Fig 3. Analysis of genes encoding MIP1γ, MIP2, MIP3α, IL12 (p40/p70) and σR1 in Müller cells treated with LPS and (+)-PTZ

mRNA was isolated from mouse Müller cells that received no treatment (control), were exposed 1, 6, or 24 h to LPS [0.1 µg/ml] (LPS) or were exposed 1, 6, or 24 h to LPS [0.1 µg/ml] plus pre-and co-treated with (+)-PTZ [3µM] (LPS+PTZ); qRT-PCR was performed to analyze the expression of (A) MIP1γ, MIP2, MIP3α, IL12 p40, (B) σR1 using primer pairs listed in Table 1 Gene levels were expressed relative to gene expression for control (non-LPS treated) condition (arbitrarily assigned a value of 1) and were normalized to GAPDH. Each experiment was performed in triplicate (*p<0.05, ** p<0.01, *** p<0.001).

Fig 4. Immunocytochemical analysis of LPS-induced NFκB translocation

Immunofluorescent labeling of σR1^+/+ (wildtype, WT) and σR1^−/− (knockout, KO) mouse Müller cells that (A, C) received no treatment (control), (B, E) were exposed 15 min to LPS [0.1 µg/ml] (LPS), or (C, F) were exposed 15 min to LPS [0.1 µg/ml] plus pre-and co-treated with (+)-PTZ [3µM] (LPS+PTZ) with an antibody against NFκB (p65), detected with fluorescent dye (red); nuclei stained with DAPI (blue). (G) Quantitation of the data: ten fields were imaged per well and cells in which NFκB was located in the nucleus were counted, these data were expressed as a ratio to the total number of cells in the field. The experiments were performed in triplicate and values expressed as percentage of cells per field that localized NF-κB to the nucleus (*p<0.05, ** p<0.01, n.s. = not significant). Calibration bar = 100 µM.

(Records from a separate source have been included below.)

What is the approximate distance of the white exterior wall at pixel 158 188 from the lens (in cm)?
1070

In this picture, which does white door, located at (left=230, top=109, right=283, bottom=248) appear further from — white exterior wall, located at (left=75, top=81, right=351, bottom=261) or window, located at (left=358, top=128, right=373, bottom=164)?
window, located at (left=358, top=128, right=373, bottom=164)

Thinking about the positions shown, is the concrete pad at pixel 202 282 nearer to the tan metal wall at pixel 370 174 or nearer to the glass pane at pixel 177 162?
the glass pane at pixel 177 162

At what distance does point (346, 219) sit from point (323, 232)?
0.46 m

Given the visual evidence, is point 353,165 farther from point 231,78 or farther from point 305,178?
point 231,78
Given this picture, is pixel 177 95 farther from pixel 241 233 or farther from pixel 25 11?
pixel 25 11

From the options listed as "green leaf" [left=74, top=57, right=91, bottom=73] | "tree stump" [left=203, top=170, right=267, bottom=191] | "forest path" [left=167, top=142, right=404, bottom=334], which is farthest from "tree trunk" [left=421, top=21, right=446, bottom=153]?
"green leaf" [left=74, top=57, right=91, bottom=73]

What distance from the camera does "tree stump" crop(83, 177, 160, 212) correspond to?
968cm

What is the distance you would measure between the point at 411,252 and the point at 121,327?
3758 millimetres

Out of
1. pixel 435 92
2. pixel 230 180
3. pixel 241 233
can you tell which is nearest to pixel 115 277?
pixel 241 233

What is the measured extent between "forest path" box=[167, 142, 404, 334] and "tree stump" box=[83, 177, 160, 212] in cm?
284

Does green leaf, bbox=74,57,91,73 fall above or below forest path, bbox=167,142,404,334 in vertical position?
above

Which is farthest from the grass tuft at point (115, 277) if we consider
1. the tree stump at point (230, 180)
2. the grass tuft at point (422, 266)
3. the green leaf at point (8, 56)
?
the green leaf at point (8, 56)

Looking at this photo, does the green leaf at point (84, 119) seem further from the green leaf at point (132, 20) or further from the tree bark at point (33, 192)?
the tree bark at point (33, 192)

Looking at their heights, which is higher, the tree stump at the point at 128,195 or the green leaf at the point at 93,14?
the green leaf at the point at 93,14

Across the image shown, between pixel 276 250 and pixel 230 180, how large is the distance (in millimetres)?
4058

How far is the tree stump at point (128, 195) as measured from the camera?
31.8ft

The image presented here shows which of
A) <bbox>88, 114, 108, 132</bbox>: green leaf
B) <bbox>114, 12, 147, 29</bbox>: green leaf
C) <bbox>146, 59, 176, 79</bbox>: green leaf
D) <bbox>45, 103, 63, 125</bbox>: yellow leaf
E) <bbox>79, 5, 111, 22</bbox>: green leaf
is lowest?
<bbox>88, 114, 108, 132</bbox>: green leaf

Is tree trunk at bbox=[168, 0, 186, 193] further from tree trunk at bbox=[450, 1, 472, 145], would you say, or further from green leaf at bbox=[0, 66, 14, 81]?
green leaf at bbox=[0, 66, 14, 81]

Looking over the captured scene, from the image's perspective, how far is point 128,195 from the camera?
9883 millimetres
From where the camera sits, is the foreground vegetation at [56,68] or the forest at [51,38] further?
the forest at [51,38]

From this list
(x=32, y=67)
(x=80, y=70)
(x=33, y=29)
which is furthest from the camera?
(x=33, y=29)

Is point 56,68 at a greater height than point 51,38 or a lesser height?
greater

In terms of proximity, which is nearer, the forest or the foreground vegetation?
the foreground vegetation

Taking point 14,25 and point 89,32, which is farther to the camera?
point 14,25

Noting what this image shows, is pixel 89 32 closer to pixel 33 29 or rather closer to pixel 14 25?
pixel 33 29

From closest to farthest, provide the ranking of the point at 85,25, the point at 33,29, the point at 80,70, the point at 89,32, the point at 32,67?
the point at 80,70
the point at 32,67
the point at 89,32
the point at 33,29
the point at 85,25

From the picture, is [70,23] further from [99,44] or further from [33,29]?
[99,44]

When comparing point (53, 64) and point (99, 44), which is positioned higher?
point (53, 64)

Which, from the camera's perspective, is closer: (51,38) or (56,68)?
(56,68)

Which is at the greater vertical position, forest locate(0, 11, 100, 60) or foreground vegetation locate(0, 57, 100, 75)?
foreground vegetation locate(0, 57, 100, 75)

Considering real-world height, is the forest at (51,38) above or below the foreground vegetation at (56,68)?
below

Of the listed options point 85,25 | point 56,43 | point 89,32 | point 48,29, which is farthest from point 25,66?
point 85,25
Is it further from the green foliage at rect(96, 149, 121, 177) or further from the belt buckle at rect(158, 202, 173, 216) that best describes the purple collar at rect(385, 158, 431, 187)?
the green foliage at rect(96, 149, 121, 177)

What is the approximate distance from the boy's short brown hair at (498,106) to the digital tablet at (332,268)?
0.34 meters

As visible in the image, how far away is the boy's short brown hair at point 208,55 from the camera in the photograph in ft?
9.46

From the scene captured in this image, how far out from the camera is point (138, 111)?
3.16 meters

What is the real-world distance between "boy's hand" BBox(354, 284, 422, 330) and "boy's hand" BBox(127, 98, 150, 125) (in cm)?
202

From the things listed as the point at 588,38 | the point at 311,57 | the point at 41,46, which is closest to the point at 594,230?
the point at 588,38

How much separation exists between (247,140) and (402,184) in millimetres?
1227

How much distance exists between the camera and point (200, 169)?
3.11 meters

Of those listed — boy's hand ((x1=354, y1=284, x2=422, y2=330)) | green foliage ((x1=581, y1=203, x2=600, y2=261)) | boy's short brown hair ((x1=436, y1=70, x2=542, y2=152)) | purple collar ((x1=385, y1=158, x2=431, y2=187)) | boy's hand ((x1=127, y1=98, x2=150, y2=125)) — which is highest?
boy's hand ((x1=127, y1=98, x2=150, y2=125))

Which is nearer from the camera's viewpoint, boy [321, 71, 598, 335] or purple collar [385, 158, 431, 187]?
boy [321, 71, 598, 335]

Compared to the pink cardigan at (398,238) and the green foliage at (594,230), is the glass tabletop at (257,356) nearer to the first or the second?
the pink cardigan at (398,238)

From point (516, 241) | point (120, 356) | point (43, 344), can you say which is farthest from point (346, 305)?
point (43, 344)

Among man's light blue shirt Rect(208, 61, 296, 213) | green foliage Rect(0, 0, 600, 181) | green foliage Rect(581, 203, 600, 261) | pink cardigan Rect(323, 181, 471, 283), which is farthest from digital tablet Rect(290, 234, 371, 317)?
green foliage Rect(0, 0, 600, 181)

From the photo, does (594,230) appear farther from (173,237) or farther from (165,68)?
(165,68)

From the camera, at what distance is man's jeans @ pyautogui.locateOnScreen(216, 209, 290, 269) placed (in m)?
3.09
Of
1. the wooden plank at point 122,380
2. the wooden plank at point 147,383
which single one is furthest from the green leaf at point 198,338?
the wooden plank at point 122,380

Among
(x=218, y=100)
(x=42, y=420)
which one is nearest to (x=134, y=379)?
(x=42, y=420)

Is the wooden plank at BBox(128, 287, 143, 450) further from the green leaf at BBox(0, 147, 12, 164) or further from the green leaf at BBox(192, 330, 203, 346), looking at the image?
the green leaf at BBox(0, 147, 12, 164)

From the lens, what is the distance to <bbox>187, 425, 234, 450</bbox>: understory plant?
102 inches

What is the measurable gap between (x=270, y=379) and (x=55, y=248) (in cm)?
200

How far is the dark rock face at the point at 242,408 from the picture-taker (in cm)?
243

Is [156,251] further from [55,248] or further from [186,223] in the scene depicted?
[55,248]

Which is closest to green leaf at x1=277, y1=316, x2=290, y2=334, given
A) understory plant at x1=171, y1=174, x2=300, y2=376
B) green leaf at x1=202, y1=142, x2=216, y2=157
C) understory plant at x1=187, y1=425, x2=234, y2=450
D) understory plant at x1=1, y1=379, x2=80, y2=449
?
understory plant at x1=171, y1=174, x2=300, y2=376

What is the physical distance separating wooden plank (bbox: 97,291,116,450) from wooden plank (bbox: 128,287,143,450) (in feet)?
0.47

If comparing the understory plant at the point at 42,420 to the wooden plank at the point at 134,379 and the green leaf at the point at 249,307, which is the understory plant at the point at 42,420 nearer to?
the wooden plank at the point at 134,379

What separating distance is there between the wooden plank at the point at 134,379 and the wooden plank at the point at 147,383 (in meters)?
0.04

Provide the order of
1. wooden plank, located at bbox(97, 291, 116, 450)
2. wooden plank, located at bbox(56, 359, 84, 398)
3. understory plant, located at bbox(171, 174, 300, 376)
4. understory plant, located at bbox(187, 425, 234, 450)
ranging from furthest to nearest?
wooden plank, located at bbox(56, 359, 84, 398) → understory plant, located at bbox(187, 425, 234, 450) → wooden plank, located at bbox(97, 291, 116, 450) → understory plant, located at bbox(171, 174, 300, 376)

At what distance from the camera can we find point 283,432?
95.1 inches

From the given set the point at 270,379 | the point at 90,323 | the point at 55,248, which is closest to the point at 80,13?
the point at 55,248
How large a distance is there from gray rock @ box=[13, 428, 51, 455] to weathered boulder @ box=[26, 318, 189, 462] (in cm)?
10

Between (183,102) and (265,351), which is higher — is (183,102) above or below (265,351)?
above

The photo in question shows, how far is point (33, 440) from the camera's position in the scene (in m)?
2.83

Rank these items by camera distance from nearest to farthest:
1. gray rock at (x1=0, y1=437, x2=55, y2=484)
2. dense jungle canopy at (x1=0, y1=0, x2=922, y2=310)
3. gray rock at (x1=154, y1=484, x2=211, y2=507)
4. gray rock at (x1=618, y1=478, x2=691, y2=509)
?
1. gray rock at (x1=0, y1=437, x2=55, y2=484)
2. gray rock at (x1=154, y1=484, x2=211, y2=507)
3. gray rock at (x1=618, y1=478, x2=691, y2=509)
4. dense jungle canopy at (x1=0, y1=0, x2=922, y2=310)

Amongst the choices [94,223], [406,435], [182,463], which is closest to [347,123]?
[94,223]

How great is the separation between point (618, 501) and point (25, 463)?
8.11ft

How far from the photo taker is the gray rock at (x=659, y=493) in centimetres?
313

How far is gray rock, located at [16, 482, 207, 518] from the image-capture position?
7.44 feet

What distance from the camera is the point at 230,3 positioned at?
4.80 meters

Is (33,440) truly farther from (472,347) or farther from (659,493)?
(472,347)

Fig 5. ELISA detection of MIP1γ, MIP2, MIP3α, and IL12 (p40/p70) secretion by WT and σR1^−/− Müller cells

Müller cells harvested from either σR1^+/+ (wildtype, WT) or σR1^−/− (knockout, KO) mice were incubated with or without LPS [1.0 µg/ml] for 24 h in the presence/absence of (+)-PTZ [3µM] (LPS+PTZ) following which the conditioned media was collected and subjected to ELISA to quantify secretion of (A) MIP1γ, (B) MIP2, (C) MIP3α,and (D) IL12 (p40/p70). Data are presented as pg/ml. Each experiment was performed in triplicate (*p<0.05, ** p<0.01, *** p<0.001, n.s. = not significant).

Fig 6. Assessment of leukocyte adhesion and endothelial cell migration as a consequence of LPS stimulation of Müller cells

Media conditioned by either σR1^+/+ (wildtype, WT) or σR1^−/− (knockout, KO) Müller cells that received no treatment (control), were exposed 24 h to LPS [0.1 µg/ml] (LPS) or were exposed 24 h to LPS [0.1 µg/ml] and were pre-and co-treated with (+)-PTZ [3µM] (LPS+PTZ) was used to evaluate: (A) Effects on the adhesion of leukocytes to endothelial cells. The graph depicts level of fluorescence of the lysate detected at 480 nm/520 nm; values were plotted as relative fluorescence units (RFU). (B) Extent of migration of HUVEC cells through a porous filter. The graph depicts the number of cells that had migrated through the porous filter detected by immunofluorescence. Data are expressed as mean ± S.E.M. Each experiment was performed in triplicate; *p<0.05, ** p<0.01, n.s. = not significant. The effects on leukocyte adhesion (C) or endothelial cell migration (D) when exposed to serum-free media (control), or media containing LPS, or media containing LPS and (+)-PTZ were investigated in the same manner as described for the conditioned media studies. There were no significant effects on leukocyte adhesion or endothelial cell migration when incubated under these conditions.